Le trésorier du Front national a confirmé, dimanche, que le parti frontiste avait contracté en septembre un prêt de 9 millions d’euros auprès d’une banque russe. Un financement qui survient en pleine lune de miel entre ce parti et la Russie.
"Marine Le Pen décroche les millions russes". C’est par ce titre accrocheur que le site d’information Mediapart a révélé, samedi 22 novembre, l’obtention par le FN d’un prêt de 9 millions d’euros auprès de la banque russe First Cezch Russian Bank (FCRB),
Une information confirmée le lendemain par le trésorier du FN, Wallerand de Saint-Just, sur les ondes de France Inter. Le responsable frontiste justifie la décision de se tourner vers une banque russe par l’impossibilité d’obtenir "le moindre centime" auprès des banques françaises suite aux déboires financiers de l’UMP et au rejet des comptes de campagne de Nicolas Sarkozy en 2012.
"J’aurais préféré une banque française (...) ou une banque européenne qui aurait été plus facile d’accès, notamment sur le plan du voyage ou des barrières de la langue" avance Saint-Just, tout en insistant sur "une opération parfaitement normale (…) et d’une régularité parfaite".
Le trésorier précise enfin que cet argent sera destiné au financement des campagnes électorales. "Nous sommes en pleine croissance, nous voyons arriver les prochaines échéances électorales, d’ici les prochaines législatives de 2017, on a besoin de 30 à 40 millions d’euros", explique le trésorier du FN.
Les liaisons dangereuses
L’annonce de ce prêt, dont la première tranche de 2 millions a déjà été débloquée, survient alors que plusieurs enquêtes dans la presse française ont mis en lumière l’étendue des relations entre des hommes proches du président russe Vladimir Poutine et les dirigeants frontistes.
Une enquête du Nouvel Observateur publiée fin octobre 2014 fait état de nombreux contacts entre l’ambassadeur russe en France, Alexandre Orlov, et les dirigeants frontistes. "Depuis plusieurs mois, le Kremlin mise sur le Front national. Il le juge capable de prendre le pouvoir en France et de renverser le cours de l'histoire européenne en faveur de Moscou", écrit l’auteur de l’enquête.
La personnalité de Vladimir Poutine, très décriée dans la presse française, est au contraire appréciée au sein du FN où le maître du Kremlin est perçu comme un "patriote" protégeant les intérêts de son pays tout en s’érigeant en protecteur de la civilisation européenne traditionnelle.
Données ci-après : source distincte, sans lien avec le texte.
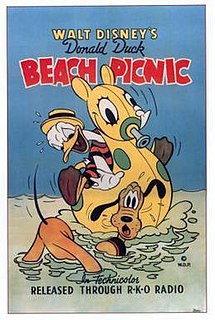 Beach Picnic is a 1939 Donald Duck animated short film which was originally released on June 9, 1939, featuring Donald Duck and Pluto and produced by Walt Disney Productions, colored by Technicolor, distributed by RKO Radio Pictures, released by Buena Vista Home Entertainment Studio. This cartoon featured Donald at the beach. It was the first Donald Duck series to feature Pluto.
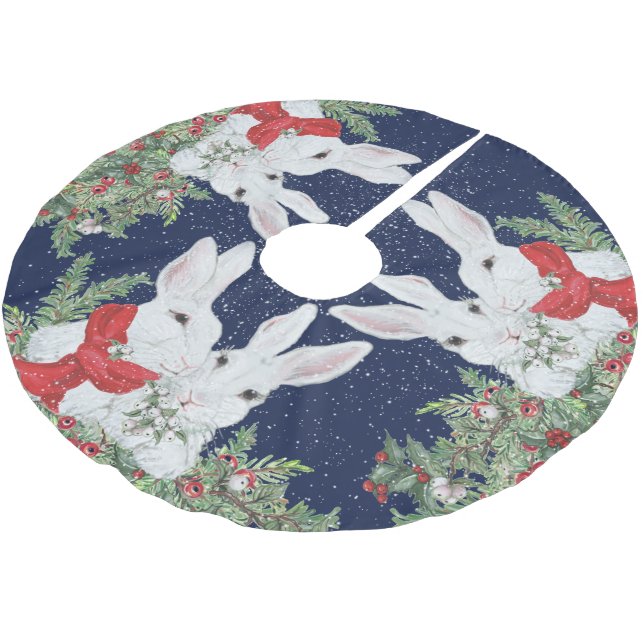 Jupon De Sapin En Polyester Brossé Lapin de Noël lapin Whimsical Vacances neige (Angle)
Du point de vue russe, le parti de Marine Le Pen revêt une importance accrue depuis le déclenchement de la crise ukrainienne et la détérioration des relations entre le Kremlin et les Occidentaux.
Crise internationale et calculs domestiques
Le FN, qui a ravi la première place en France aux élections européennes de mai 2014, a relayé la position russe sur l'Ukraine. Pour le parti de Marine Le Pen comme pour Vladimir Poutine, la Russie a des raisons de craindre un coup d’État fasciste à Kiev et se doit de protéger les populations russophones de l’est de l’Ukraine.
Le FN est également monté en première ligne pour défendre la livraison des porte-hélicoptères Mistral au gouvernement russe, critiquant la "suspension" décrétée par le président François Hollande en septembre dernier.
En se tournant vers une banque russe dans ce contexte, le FN prête le flanc aux soupçons d’achat d’influence par une puissance étrangère – une ironie pour un parti politique qui porte le nationalisme et le souverainisme en étendard.
Dans son article publié samedi, Mediapart souligne que la banque qui a accordé le prêt de 9 millions d’euros est "de facto entre les mains d'un ancien cadre bancaire de l'Etat" russe, Roman Yakubovich Popov. Une information qui ne serait pas passée inaperçue en Russie, où les ONG bénéficiant de financements étrangers doivent impérativement s’afficher comme "agents de l’étranger" dans toute communication ou activité publique.